If either Uber or Lyft would be the first to change their model to allow tipping along with the ride request they would steal all the drivers. Drivers would see the tip amount included on the request screen. Good tippers would get fast service and non tippers can learn to ride bike. Some food delivery companies are doing this and it's a great pay model.


----------



## MiamiKid (May 24, 2016)

Beninmankato said:


> If either Uber or Lyft would be the first to change their model to allow tipping along with the ride request they would steal all the drivers. Drivers would see the tip amount included on the request screen. Good tippers would get fast service and non tippers can learn to ride bike. Some food delivery companies are doing this and it's a great pay model.


No business works like that. Bad idea. Neither Uber, nor Lyft, will do it. Non starter.

BTW: Tips are built into the system. Which is what I inform my riders. Get over it.


----------



## NauticalWheeler (Jun 15, 2019)

I had a pax tonight hand me $10 cash as the ride started because I made her laugh.


----------



## Dekero (Sep 24, 2019)

MiamiKid said:


> No business works like that. Bad idea. Neither Uber, nor Lyft, will do it. Non starter.
> 
> BTW: Tips are built into the system. Which is what I inform my riders. Get over it.


Actually dipshyt Doordash works exactly like that. And as I have told your dumb ass on numerous occasions.

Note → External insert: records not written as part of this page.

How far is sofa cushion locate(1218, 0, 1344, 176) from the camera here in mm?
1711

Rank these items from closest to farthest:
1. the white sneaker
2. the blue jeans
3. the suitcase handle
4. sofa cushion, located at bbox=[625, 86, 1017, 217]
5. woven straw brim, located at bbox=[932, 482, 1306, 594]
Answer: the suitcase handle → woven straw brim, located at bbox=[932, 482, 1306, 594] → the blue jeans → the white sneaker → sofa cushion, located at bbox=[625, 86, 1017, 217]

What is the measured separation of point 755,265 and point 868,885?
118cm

TIPS ARE NOT BUILT INTO THIS 1970 Cab rate pay system... Lord please let this moron find a life....


----------



## NauticalWheeler (Jun 15, 2019)

NauticalWheeler said:


> I had a pax tonight hand me $10 cash as the ride started because I made her laugh.


Wish I knew more than one joke....


----------



## waldowainthrop (Oct 25, 2019)

MiamiKid said:


> No business works like that. Bad idea. Neither Uber, nor Lyft, will do it. Non starter.
> 
> BTW: Tips are built into the system. Which is what I inform my riders. Get over it.


Doordash works like that. Tips are upfront.

Since we have a running debate about tips, I'll reiterate: tips on Uber are not tips but "pay what you want", a sliding payment scale based on passenger finances, habits, mood, appraisal of service, and guilt.


----------



## Ian Richard Markham (Jan 13, 2019)

No really if you tip up front on Uber Eats they send you a new delivery partner that they are trying to load up with high pay for their first few shifts. If you zero out the tip at the pre-checkout stage you will be sent an enthusiastic seasoned delivery professional that has already visited your building hundreds of times. Shameful but true.


----------



## NauticalWheeler (Jun 15, 2019)

Ian Richard Markham said:


> No really if you tip up front on Uber Eats they send you a new delivery partner that they are trying to load up with high pay for their first few shifts. If you zero out the tip at the pre-checkout stage you will be sent an enthusiastic seasoned delivery professional that has already visited your building hundreds of times. Shameful but true.


You order a lot of Grandys to your bldg.


----------



## MiamiKid (May 24, 2016)

waldowainthrop said:


> Doordash works like that. Tips are upfront.
> 
> Since we have a running debate about tips, I'll reiterate: tips on Uber are not tips but "pay what you want", a sliding payment scale based on passenger finances, habits, mood, appraisal of service, and guilt.


Okay will give you that. There's one more service I'll never use.


----------



## mbd (Aug 27, 2018)

Amzn has a sneaky way of adding a default 5$ tip on Whole Foods orders.. you have to delete the tip? which takes time.


----------